Build the skill deliberately
Begin without answer choices or a model response. Choose the option with the clearest support, not your deepest personal belief. Write a one-sentence position plus two reasons. Develop each reason with example → consequence. Acknowledge one limitation and explain why your choice still wins. Then apply the same sequence to a fresh item or prompt: Choose one survey option in 60 seconds. Write two reason–example–consequence chains before drafting the response. Record what you did, where the process became uncertain, and the single decision you will repeat or change next time.
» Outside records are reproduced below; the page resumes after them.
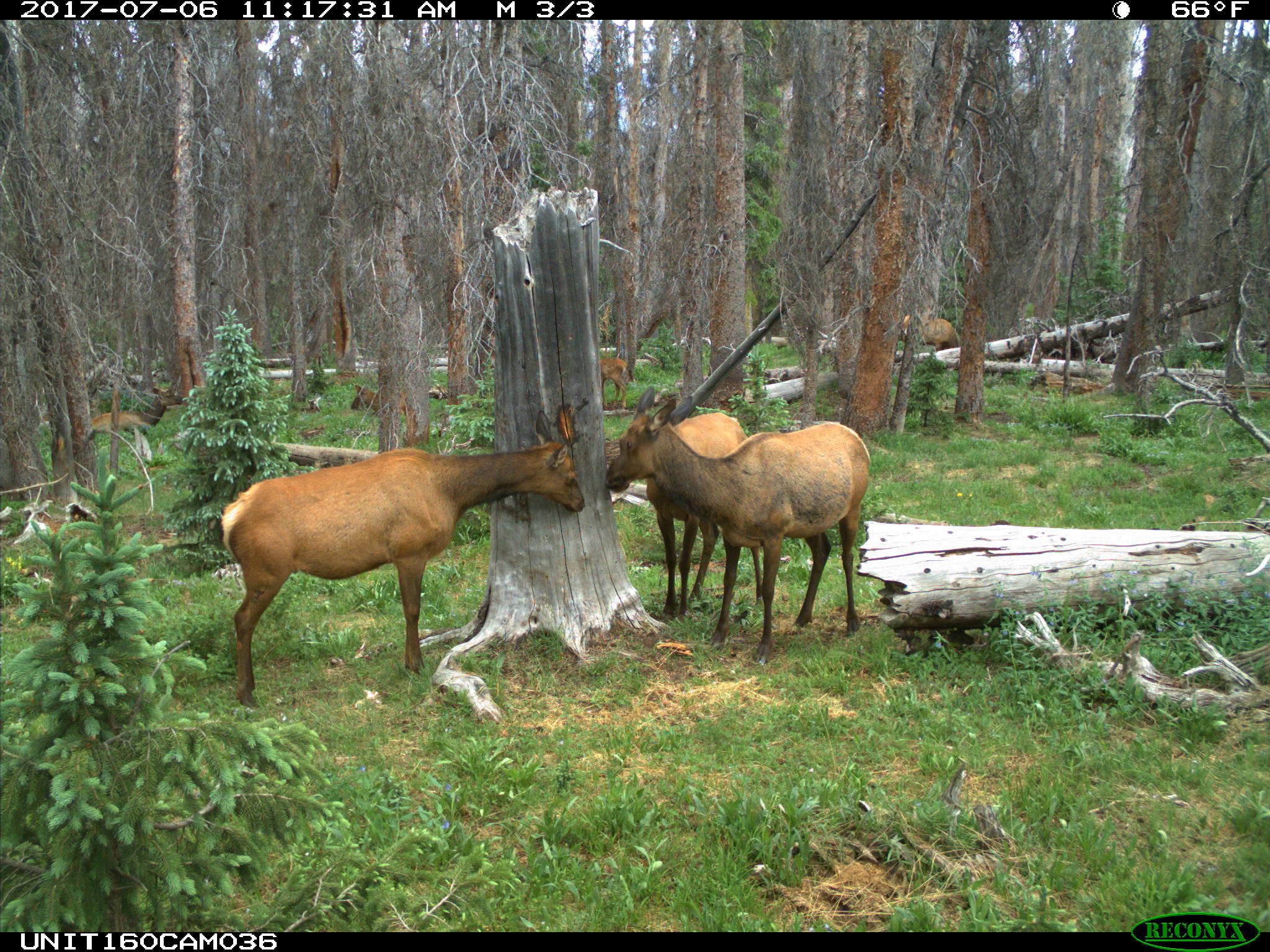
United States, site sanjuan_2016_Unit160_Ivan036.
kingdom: Animalia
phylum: Chordata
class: Mammalia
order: Artiodactyla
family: Cervidae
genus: Cervus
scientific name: Cervus elaphus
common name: red deer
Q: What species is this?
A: Cervus elaphus (red deer).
This final note turns the activity into evidence for your next study session.
Developed reason
Weaker approach
Later hours are better because they are convenient for everyone.
Stronger approach
A later library closing time would improve access for shift workers. For example, hospital staff who finish at 7 p.m. currently have little time to use computers or quiet study space. Extending hours twice a week would make existing services available to residents whose schedules are otherwise excluded.
Why it works: The example identifies a group, constraint, and consequence tied to access.
Common mistakes to avoid
- Delaying the choice while trying to find a perfect personal opinion.
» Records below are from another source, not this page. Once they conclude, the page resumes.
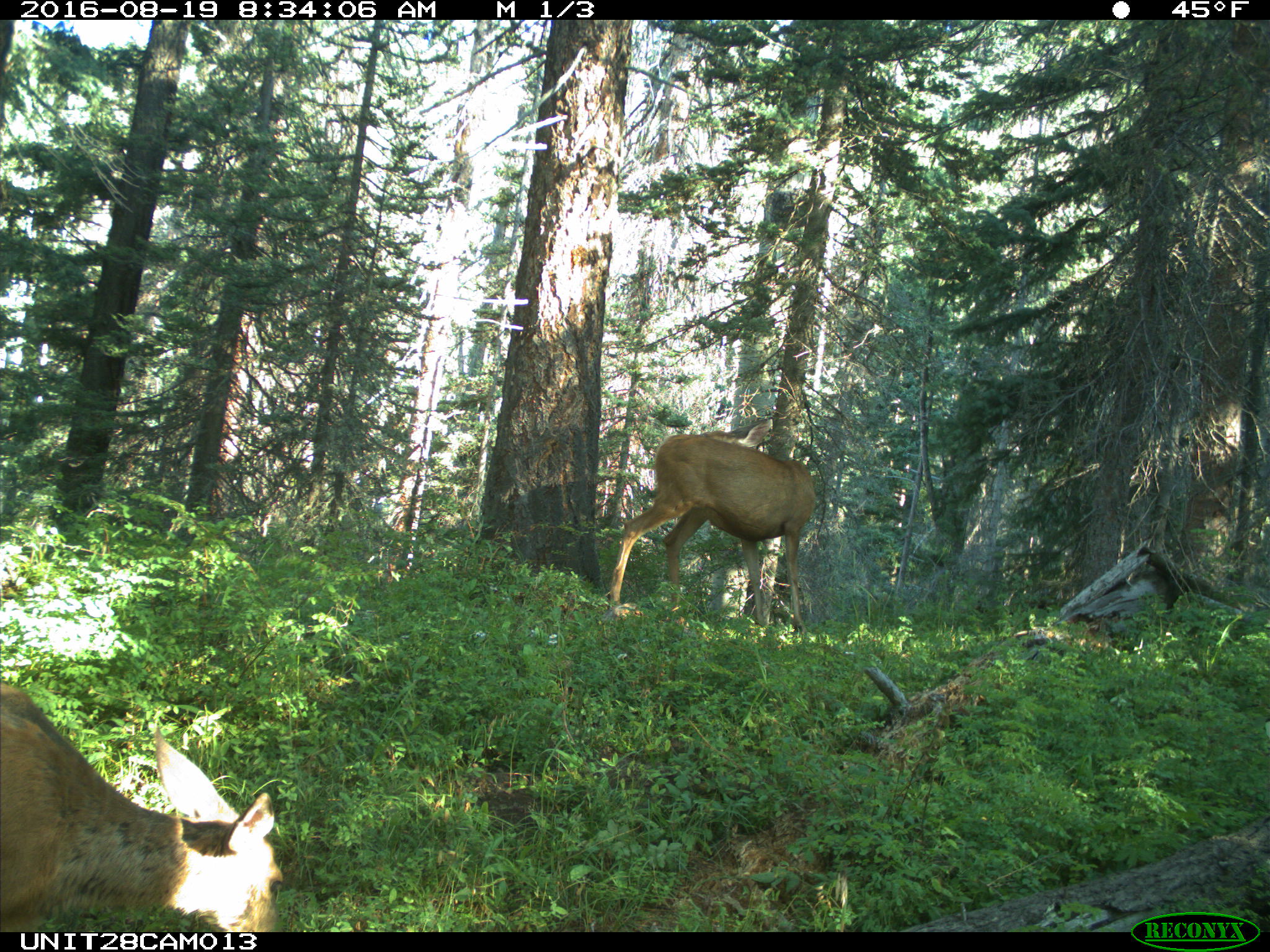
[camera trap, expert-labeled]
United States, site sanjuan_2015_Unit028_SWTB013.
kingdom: Animalia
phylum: Chordata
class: Mammalia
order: Artiodactyla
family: Cervidae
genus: Odocoileus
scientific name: Odocoileus hemionus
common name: mule deer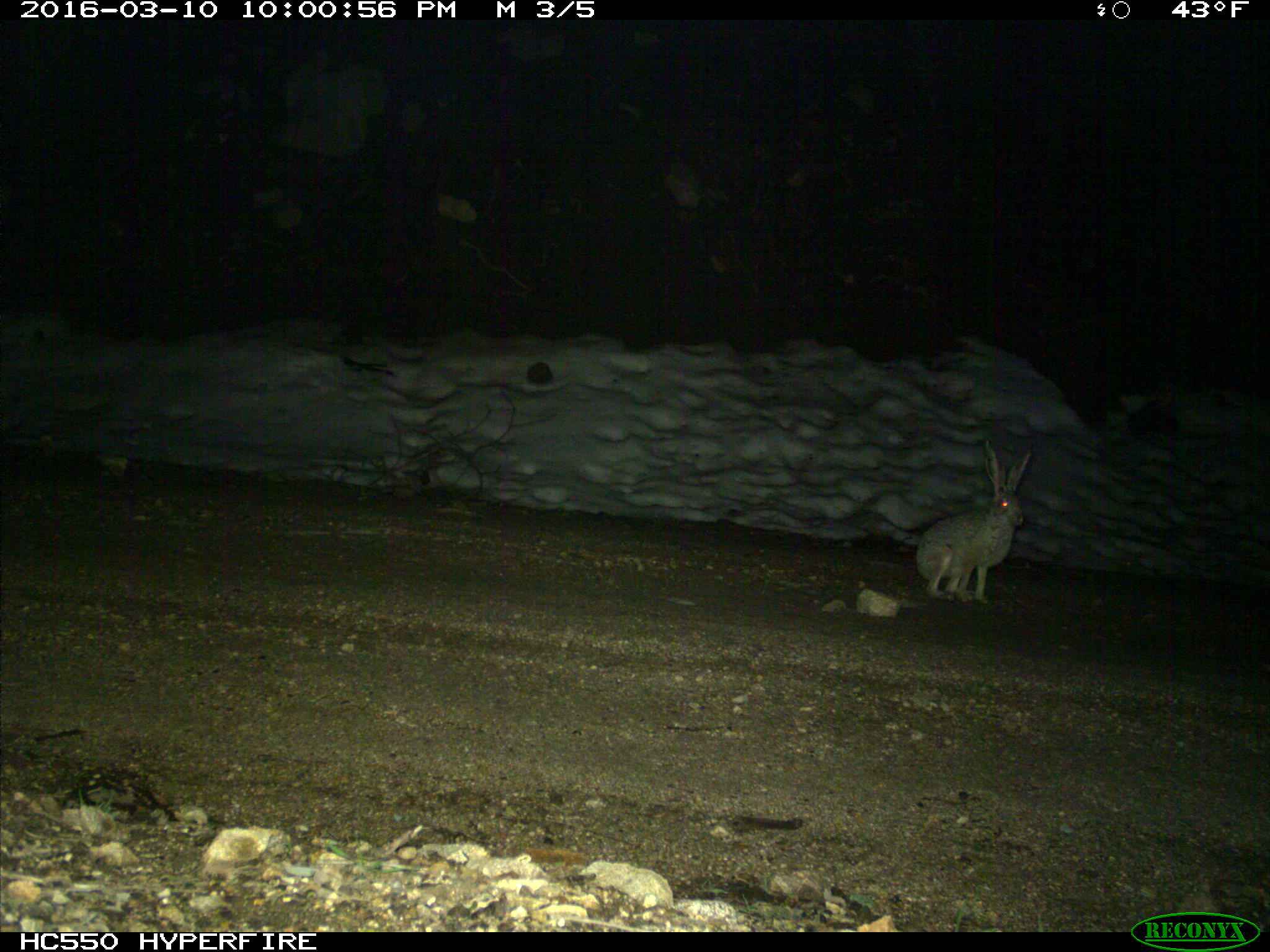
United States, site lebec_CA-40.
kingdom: Animalia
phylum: Chordata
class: Mammalia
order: Lagomorpha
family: Leporidae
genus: Lepus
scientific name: Lepus californicus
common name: black-tailed jackrabbit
Lepus californicus (black-tailed jackrabbit).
- Presenting two versions of the same reason as separate support.
- Adding an example without explaining its consequence.
End-of-lesson activities
Apply what you learned
Complete a fill-in-the-blank, a true-or-false decision, and a multiple-choice scenario. You will see an explanation for every answer.
Course glossary · 15 essential terms
Open this whenever a lesson uses an unfamiliar study or language term. Definitions are written for this course.
- Baseline
- A controlled first attempt used to identify current patterns, not to predict a guaranteed official result.
- CLB-oriented
- Preparation discussed in relation to Canadian Language Benchmarks without claiming that an unofficial activity issues a CLB or CELPIP result.
- Cohesion
- The clear flow between sentences and paragraphs created by logical order, reference, repetition, and appropriate connectors.
- Collocation
- Words that commonly occur together, such as meet a deadline, raise a concern, or reach an agreement.
- Concession
- A point from another side that a speaker or writer acknowledges before qualifying it or returning to the main position.
- Constraint
- A condition that limits a possible answer, such as time, cost, eligibility, location, or availability.
- Distractor
- An incorrect answer designed to appear plausible, often by repeating words while changing the underlying meaning.
- Evidence
- The exact word, sentence, audio cue, visual detail, or task requirement that supports a decision.
- Inference
- A conclusion strongly supported by available clues even when it is not stated in exactly the same words.
- LRWS
- Listening, Reading, Writing, and Speaking—the four skills assessed in CELPIP-General.
- Paraphrase
- The same meaning expressed accurately with different vocabulary or sentence structure.
- Register
- The level and style of language chosen for a relationship and purpose, such as friendly, neutral, firm, or professional.
- Stance
- A person's position or judgment on an issue, including the degree of support, opposition, or uncertainty.
- Task family
- A recurring question or response type that requires a specific decision process, such as Reading for Viewpoints or Giving Advice.
- Transfer
- Applying a strategy or correction successfully to fresh material rather than only recognizing it in a familiar example.
Practice action
Choose one survey option in 60 seconds. Write two reason–example–consequence chains before drafting the response.